Natural mortality coefficients estimated by the gnomonic intervals model

The estimates of the M coefficient derived using the gnomonic intervals model included the highest values of natural mortality during the larval phase covered by the first four gnomonic intervals (Table 2). A considerable reduction in M values was observed in the juvenile and adult phases (Table 2). The M estimates varied depending on the different scenarios of age-at-maturity considered, such that magnitude of the coefficients in the adult stage was higher in late maturity scenario, whereas in the juvenile stage the magnitude of M decreased (inverse effect) (Table 2).
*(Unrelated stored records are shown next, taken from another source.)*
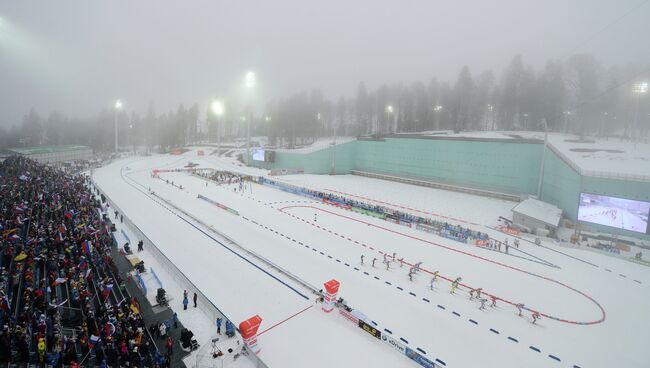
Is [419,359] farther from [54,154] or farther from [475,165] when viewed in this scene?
[54,154]

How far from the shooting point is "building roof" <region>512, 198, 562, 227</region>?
24373 mm

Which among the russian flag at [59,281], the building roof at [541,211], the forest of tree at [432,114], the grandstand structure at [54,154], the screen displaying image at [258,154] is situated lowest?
the russian flag at [59,281]

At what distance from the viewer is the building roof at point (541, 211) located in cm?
2437

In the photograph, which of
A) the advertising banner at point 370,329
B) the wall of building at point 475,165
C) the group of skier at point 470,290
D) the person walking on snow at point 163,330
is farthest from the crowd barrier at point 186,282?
the wall of building at point 475,165

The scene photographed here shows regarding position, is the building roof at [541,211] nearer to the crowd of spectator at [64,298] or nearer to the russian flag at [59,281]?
the crowd of spectator at [64,298]

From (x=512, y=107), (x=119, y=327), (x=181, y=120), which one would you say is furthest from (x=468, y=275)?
(x=181, y=120)

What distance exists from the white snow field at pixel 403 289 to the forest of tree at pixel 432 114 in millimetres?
13746

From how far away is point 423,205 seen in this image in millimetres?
33812

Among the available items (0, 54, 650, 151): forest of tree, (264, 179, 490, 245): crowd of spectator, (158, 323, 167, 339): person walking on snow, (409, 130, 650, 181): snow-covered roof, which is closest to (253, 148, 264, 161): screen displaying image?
(0, 54, 650, 151): forest of tree

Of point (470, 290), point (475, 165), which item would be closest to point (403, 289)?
point (470, 290)

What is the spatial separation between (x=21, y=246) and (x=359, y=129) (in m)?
73.5

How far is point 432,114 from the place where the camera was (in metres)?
69.0

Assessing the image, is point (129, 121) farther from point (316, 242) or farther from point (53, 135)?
point (316, 242)

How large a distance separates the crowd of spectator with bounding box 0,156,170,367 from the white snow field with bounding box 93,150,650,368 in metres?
Answer: 3.49
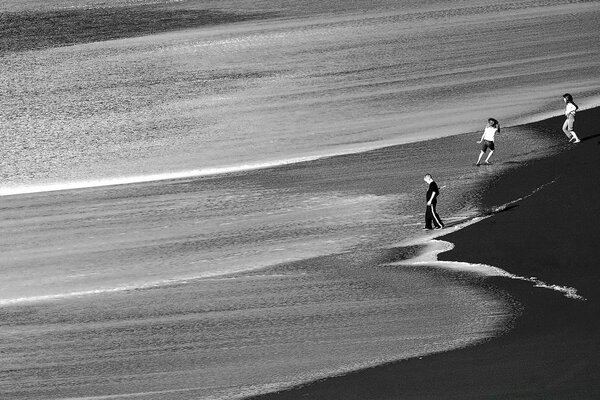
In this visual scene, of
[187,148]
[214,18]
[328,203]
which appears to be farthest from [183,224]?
[214,18]

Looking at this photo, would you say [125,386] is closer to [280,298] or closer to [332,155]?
[280,298]

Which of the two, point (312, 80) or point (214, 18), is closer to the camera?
point (312, 80)

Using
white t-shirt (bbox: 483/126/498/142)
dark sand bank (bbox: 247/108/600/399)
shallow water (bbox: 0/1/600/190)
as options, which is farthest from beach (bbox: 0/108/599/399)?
shallow water (bbox: 0/1/600/190)

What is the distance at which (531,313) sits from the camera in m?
19.8

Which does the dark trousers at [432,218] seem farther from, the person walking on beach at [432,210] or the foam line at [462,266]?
the foam line at [462,266]

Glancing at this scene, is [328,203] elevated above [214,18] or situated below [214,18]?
below

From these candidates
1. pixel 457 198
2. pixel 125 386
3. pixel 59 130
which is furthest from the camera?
pixel 59 130

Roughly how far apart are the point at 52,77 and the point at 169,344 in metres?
38.1

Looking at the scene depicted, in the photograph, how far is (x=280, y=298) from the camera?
22.8m

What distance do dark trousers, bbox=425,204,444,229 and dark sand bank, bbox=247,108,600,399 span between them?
0.92 meters

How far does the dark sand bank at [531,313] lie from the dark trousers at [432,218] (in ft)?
3.01

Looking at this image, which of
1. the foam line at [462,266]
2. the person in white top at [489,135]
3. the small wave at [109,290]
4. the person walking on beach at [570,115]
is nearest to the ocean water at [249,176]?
the small wave at [109,290]

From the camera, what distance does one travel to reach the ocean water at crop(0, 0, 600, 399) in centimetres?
1986

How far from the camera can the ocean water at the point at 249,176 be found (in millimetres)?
19859
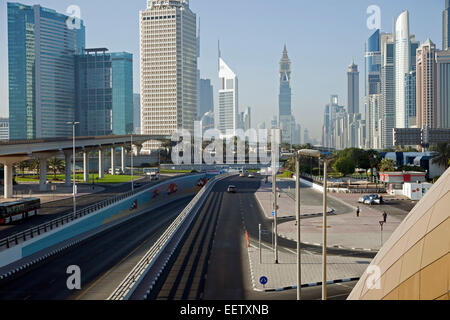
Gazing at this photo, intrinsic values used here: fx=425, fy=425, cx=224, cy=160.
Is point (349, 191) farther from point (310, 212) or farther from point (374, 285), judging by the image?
point (374, 285)

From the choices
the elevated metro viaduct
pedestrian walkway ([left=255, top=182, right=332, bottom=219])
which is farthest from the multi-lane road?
the elevated metro viaduct

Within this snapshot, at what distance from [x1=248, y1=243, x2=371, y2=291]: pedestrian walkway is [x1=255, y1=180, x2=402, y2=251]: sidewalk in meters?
4.52

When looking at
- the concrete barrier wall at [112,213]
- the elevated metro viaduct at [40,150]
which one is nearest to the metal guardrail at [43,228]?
the concrete barrier wall at [112,213]

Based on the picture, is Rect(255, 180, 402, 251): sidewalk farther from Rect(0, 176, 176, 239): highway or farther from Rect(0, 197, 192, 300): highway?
Rect(0, 176, 176, 239): highway

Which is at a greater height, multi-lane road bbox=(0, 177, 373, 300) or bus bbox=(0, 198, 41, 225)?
bus bbox=(0, 198, 41, 225)

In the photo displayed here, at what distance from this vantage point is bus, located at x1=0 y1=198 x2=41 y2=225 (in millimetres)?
40875

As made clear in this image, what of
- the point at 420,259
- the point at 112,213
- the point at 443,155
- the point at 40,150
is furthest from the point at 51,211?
the point at 443,155

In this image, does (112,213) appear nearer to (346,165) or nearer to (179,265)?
(179,265)

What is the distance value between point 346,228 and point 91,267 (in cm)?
2385

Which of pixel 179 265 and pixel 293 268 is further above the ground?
pixel 179 265

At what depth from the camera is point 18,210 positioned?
141 feet

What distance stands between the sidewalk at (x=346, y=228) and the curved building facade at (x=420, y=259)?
76.3ft
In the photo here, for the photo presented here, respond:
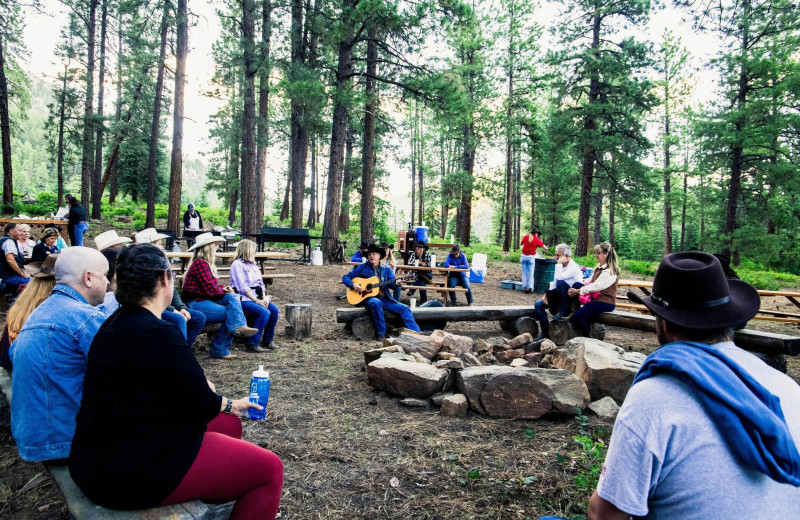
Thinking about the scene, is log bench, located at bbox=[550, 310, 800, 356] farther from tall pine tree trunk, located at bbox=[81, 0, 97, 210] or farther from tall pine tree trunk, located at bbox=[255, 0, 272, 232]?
tall pine tree trunk, located at bbox=[81, 0, 97, 210]

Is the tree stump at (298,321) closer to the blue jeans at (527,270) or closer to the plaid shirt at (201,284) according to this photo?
the plaid shirt at (201,284)

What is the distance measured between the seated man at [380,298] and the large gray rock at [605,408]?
3.26m

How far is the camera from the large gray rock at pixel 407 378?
440 cm

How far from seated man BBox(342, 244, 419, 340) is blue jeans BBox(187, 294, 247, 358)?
1.98 m

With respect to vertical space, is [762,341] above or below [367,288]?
below

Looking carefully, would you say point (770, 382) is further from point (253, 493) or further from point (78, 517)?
point (78, 517)

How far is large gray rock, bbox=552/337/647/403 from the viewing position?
14.6 ft

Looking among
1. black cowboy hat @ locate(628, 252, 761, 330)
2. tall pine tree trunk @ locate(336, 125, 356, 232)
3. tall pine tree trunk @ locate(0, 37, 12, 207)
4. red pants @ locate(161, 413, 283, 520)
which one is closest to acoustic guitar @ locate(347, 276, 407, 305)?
red pants @ locate(161, 413, 283, 520)

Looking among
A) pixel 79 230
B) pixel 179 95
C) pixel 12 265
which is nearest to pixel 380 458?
pixel 12 265

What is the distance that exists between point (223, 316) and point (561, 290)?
15.8ft

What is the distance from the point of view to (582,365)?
4.64 meters

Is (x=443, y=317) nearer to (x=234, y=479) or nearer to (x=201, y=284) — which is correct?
(x=201, y=284)

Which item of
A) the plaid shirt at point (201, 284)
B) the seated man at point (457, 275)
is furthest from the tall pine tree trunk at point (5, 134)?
the seated man at point (457, 275)

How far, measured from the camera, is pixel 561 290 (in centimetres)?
698
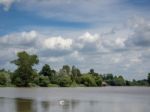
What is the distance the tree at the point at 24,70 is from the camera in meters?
156

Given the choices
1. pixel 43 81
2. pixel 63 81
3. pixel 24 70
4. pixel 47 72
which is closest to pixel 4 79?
pixel 24 70

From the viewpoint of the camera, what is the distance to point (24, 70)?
15600cm

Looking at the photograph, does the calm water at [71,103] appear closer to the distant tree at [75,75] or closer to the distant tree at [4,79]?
the distant tree at [4,79]

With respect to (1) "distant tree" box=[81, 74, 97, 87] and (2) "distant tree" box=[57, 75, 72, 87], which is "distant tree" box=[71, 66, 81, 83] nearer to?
(1) "distant tree" box=[81, 74, 97, 87]

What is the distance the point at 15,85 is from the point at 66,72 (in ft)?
123

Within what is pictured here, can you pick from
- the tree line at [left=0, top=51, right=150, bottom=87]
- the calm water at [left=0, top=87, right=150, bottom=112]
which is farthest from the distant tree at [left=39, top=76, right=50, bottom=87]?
the calm water at [left=0, top=87, right=150, bottom=112]

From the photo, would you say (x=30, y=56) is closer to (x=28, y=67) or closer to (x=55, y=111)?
(x=28, y=67)

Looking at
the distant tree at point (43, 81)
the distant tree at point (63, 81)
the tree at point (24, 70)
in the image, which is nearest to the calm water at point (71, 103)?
the tree at point (24, 70)

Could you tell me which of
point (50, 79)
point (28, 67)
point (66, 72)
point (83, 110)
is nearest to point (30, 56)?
point (28, 67)

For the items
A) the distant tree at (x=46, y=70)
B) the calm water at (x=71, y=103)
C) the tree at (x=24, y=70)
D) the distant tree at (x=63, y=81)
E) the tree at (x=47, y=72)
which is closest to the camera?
the calm water at (x=71, y=103)

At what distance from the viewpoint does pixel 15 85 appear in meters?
160

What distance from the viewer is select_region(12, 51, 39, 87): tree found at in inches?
6137

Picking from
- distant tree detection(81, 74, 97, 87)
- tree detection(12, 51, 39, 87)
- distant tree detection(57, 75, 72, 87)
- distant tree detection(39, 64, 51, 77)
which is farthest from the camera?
distant tree detection(81, 74, 97, 87)

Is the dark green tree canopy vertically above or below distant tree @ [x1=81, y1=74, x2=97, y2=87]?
above
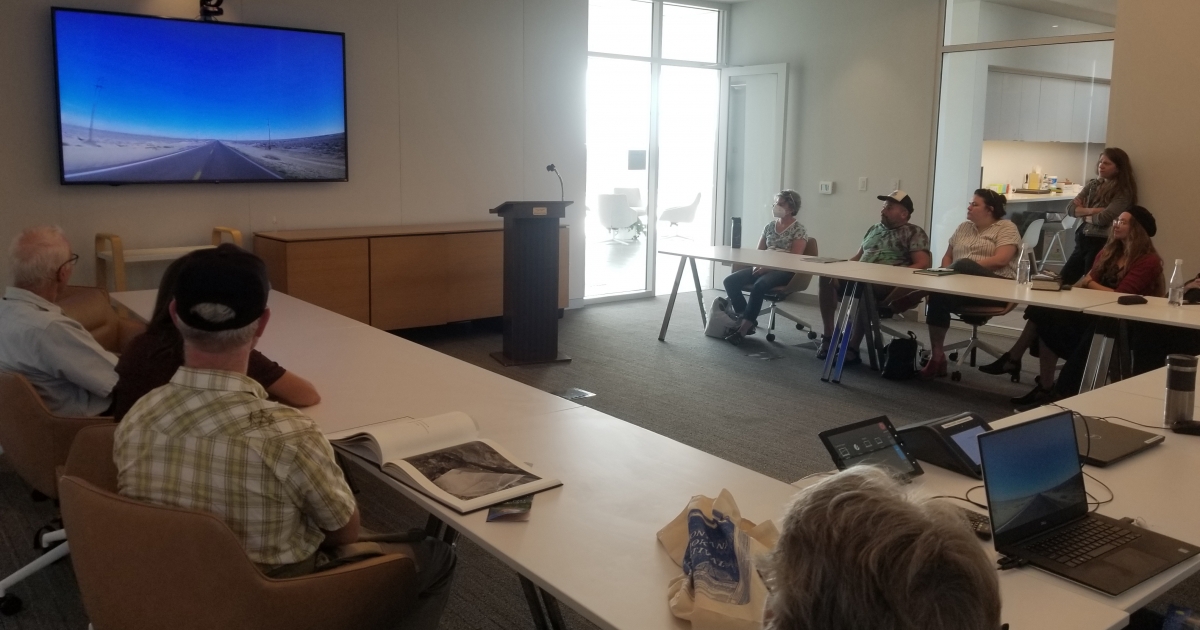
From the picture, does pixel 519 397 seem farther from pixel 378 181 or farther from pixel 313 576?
pixel 378 181

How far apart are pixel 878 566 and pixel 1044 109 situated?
7079 mm

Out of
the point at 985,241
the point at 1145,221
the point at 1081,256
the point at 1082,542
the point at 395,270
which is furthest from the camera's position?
the point at 395,270

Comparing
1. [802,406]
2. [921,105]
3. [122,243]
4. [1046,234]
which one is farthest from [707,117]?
[122,243]

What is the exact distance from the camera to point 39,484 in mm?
2619

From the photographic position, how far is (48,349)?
2773 mm

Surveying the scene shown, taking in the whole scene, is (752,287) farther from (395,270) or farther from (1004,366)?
(395,270)

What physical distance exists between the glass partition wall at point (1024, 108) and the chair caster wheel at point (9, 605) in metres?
6.92

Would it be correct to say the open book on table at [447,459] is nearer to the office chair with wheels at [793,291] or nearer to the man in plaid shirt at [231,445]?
the man in plaid shirt at [231,445]

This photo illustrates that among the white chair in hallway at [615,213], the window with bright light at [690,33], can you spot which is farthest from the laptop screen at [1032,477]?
the window with bright light at [690,33]

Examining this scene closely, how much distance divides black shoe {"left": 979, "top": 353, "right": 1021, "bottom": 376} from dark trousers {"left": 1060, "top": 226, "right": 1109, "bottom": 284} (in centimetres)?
96

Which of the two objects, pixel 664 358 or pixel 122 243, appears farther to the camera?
pixel 664 358

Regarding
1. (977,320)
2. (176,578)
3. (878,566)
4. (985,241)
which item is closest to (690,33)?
(985,241)

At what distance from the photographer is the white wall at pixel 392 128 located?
548cm

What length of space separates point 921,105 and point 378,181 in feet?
14.9
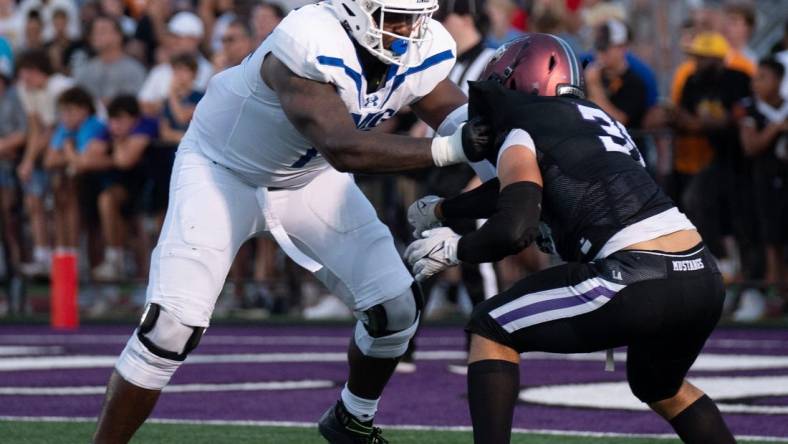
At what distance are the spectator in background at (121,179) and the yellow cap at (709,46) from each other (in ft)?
13.1

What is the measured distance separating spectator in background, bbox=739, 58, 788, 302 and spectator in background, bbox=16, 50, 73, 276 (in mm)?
5222

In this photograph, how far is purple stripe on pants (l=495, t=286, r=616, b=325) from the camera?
433 centimetres

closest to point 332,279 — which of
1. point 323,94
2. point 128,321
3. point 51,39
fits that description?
point 323,94

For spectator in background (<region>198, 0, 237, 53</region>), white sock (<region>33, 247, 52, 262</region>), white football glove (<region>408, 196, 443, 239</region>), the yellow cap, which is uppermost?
white football glove (<region>408, 196, 443, 239</region>)

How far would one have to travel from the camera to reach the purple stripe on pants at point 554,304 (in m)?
4.33

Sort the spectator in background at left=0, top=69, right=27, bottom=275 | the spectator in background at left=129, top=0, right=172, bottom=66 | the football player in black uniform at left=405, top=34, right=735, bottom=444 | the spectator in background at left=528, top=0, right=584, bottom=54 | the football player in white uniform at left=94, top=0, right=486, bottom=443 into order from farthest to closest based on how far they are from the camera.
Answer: the spectator in background at left=129, top=0, right=172, bottom=66 < the spectator in background at left=0, top=69, right=27, bottom=275 < the spectator in background at left=528, top=0, right=584, bottom=54 < the football player in white uniform at left=94, top=0, right=486, bottom=443 < the football player in black uniform at left=405, top=34, right=735, bottom=444

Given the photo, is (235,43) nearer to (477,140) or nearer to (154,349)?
(154,349)

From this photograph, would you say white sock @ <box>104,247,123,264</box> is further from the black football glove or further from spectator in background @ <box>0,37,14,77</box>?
the black football glove

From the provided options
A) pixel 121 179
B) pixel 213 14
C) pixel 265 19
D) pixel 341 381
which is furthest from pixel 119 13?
pixel 341 381

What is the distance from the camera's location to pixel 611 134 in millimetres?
4551

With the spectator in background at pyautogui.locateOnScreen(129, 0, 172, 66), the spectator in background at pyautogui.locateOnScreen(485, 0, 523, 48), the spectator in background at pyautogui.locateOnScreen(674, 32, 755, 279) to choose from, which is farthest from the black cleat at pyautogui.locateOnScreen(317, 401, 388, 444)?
the spectator in background at pyautogui.locateOnScreen(129, 0, 172, 66)

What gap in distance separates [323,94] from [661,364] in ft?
4.39

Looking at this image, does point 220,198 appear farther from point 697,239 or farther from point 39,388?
point 39,388

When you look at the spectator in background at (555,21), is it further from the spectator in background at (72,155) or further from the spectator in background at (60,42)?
the spectator in background at (60,42)
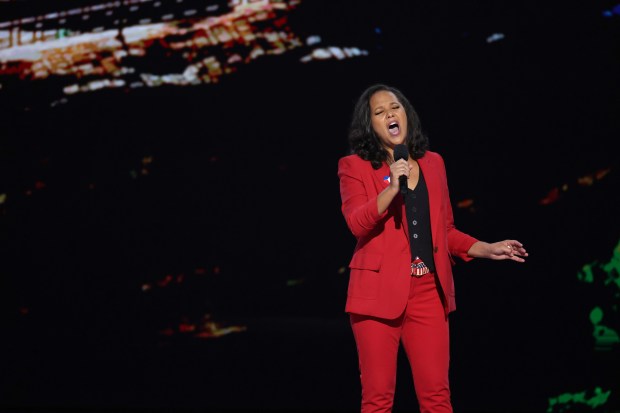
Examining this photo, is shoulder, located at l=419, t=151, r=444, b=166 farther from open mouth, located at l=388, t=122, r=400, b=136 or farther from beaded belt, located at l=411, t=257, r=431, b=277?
beaded belt, located at l=411, t=257, r=431, b=277

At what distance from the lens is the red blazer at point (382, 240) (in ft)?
5.42

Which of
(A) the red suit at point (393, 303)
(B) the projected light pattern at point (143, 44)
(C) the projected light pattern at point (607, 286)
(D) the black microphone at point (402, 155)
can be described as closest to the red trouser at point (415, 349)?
(A) the red suit at point (393, 303)

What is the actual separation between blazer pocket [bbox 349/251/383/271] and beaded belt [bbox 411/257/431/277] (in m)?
0.09

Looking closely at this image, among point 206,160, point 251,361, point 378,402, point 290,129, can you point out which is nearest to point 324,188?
point 290,129

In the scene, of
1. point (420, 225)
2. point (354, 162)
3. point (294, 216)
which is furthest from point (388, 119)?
point (294, 216)

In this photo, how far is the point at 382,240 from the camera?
1709mm

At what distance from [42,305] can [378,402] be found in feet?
7.58

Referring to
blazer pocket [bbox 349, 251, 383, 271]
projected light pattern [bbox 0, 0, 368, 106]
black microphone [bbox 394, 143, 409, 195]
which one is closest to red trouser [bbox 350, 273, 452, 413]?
blazer pocket [bbox 349, 251, 383, 271]

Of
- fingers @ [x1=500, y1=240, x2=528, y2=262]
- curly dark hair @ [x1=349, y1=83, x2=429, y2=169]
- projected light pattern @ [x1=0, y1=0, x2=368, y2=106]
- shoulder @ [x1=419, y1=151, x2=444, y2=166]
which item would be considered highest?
projected light pattern @ [x1=0, y1=0, x2=368, y2=106]

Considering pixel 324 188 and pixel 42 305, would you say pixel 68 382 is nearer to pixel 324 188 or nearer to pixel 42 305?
pixel 42 305

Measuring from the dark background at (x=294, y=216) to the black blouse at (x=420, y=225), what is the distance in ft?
4.59

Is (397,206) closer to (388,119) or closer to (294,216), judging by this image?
(388,119)

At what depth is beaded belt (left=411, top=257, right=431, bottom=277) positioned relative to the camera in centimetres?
171

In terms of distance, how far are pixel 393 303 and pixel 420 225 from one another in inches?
8.6
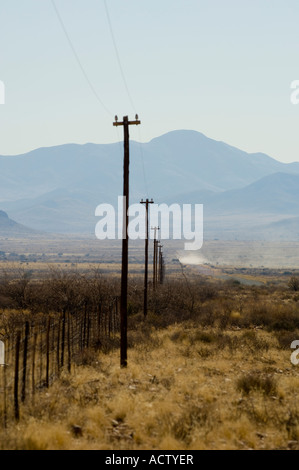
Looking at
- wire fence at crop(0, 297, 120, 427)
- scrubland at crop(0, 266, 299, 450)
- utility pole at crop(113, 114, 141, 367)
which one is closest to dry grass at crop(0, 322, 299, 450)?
scrubland at crop(0, 266, 299, 450)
The daily survival rate from one gnomonic interval to another interval is shown in Table 2.

Natural Mortality Coefficients estimated by the Chen & Watanabe (1989) Model

The M estimates obtained using the Chen & Watanabe (1989) model suggested that there was considerable variation among ages. It was generally observed that in the late maturity scenario the (Chen & Watanabe, 1989) model tends to estimate lower natural mortality values (Table 3). The variability of the estimates obtained for the older ages (>5 years) decreased in the late maturity scenario (Table 3).

Statistical comparison of Natural mortality between scenarios

The differences in M among stages were highly significant for both the gnomonic interval method and the Chen & Watanabe method. However, for the GIM method, the maturity scenario was not significant, nor was the interaction between scenarios and stages. This suggests that the age-at-maturity applied by both scenarios (1.5 and five years) does not have a significant effect on natural mortality. For the method of Chen & Watanabe it was found that, both maturity scenarios, the age and the interaction between both variables showed an incidence on the values of natural mortality where the mortality values were lower when the age and the age at maturity are more advanced (Table 4).